:: Exercise details ::
Each line below that contains "smartphone" counts once; report the total and nothing more.

(Dataset entries)
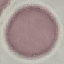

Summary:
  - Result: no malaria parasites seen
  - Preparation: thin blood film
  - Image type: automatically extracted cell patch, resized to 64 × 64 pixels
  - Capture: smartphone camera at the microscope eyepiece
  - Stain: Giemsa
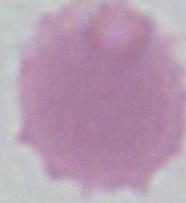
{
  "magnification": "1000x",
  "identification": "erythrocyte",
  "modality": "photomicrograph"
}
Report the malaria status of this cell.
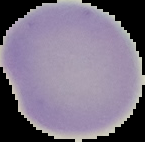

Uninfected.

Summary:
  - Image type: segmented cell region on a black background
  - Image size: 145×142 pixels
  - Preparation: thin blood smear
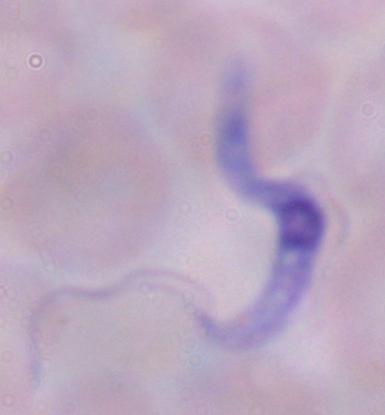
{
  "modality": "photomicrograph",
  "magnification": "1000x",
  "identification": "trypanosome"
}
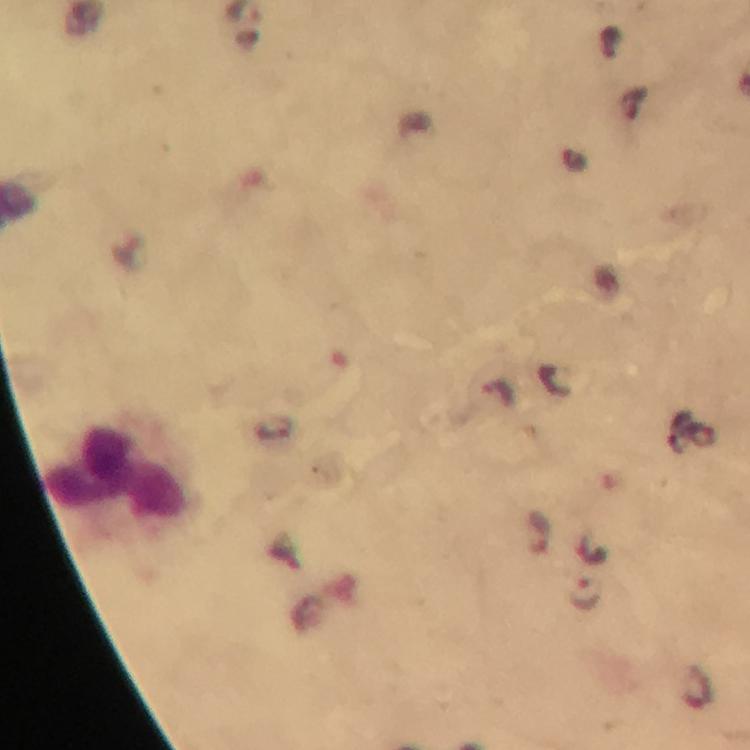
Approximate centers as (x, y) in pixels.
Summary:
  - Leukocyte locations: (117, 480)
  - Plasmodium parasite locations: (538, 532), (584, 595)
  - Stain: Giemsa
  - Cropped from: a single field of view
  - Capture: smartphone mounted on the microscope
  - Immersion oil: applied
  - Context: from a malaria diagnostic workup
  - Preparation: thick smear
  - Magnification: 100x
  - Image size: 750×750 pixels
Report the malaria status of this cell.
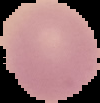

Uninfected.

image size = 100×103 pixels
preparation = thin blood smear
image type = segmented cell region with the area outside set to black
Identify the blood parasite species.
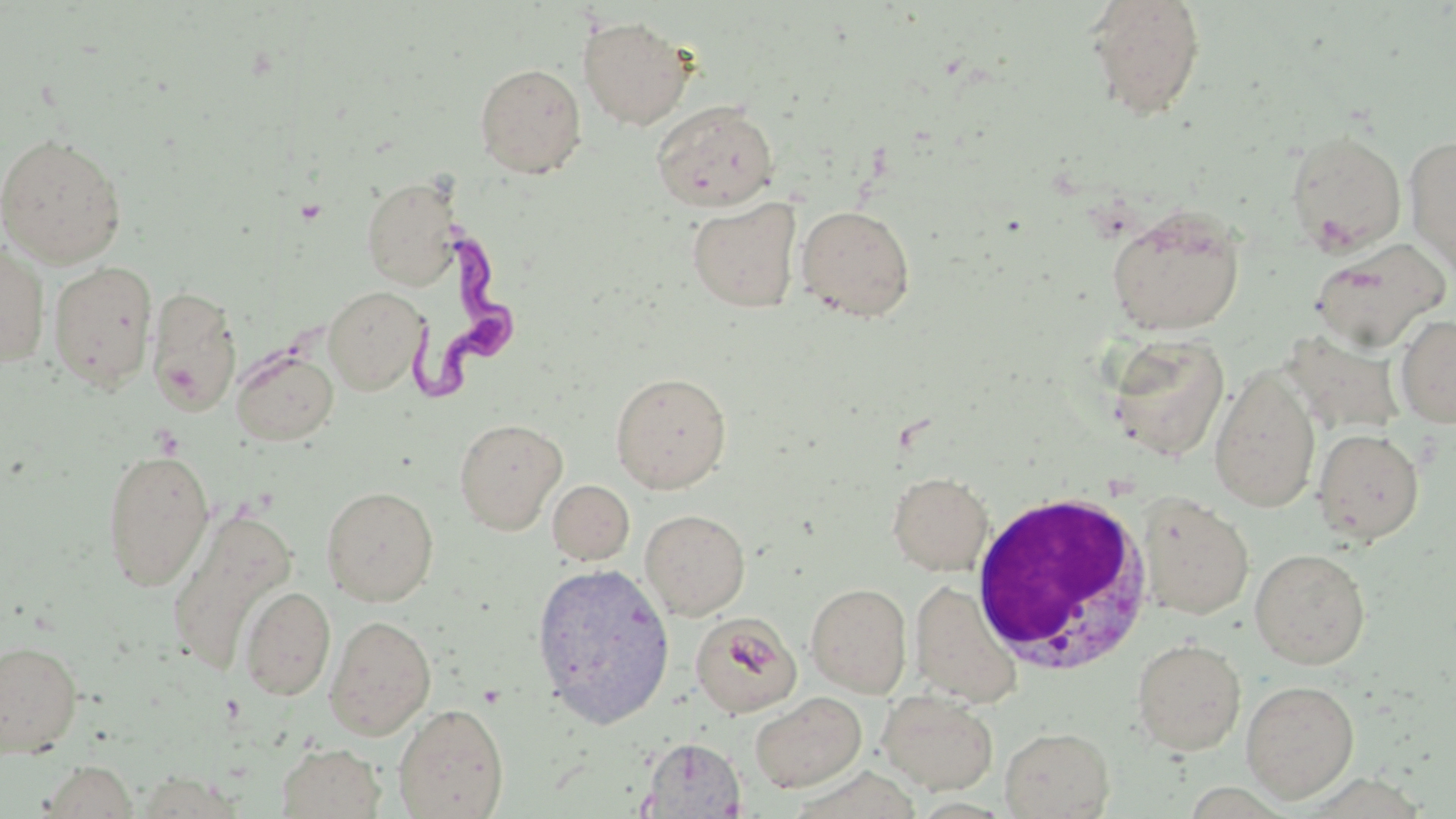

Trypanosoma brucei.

:: Reply ::
2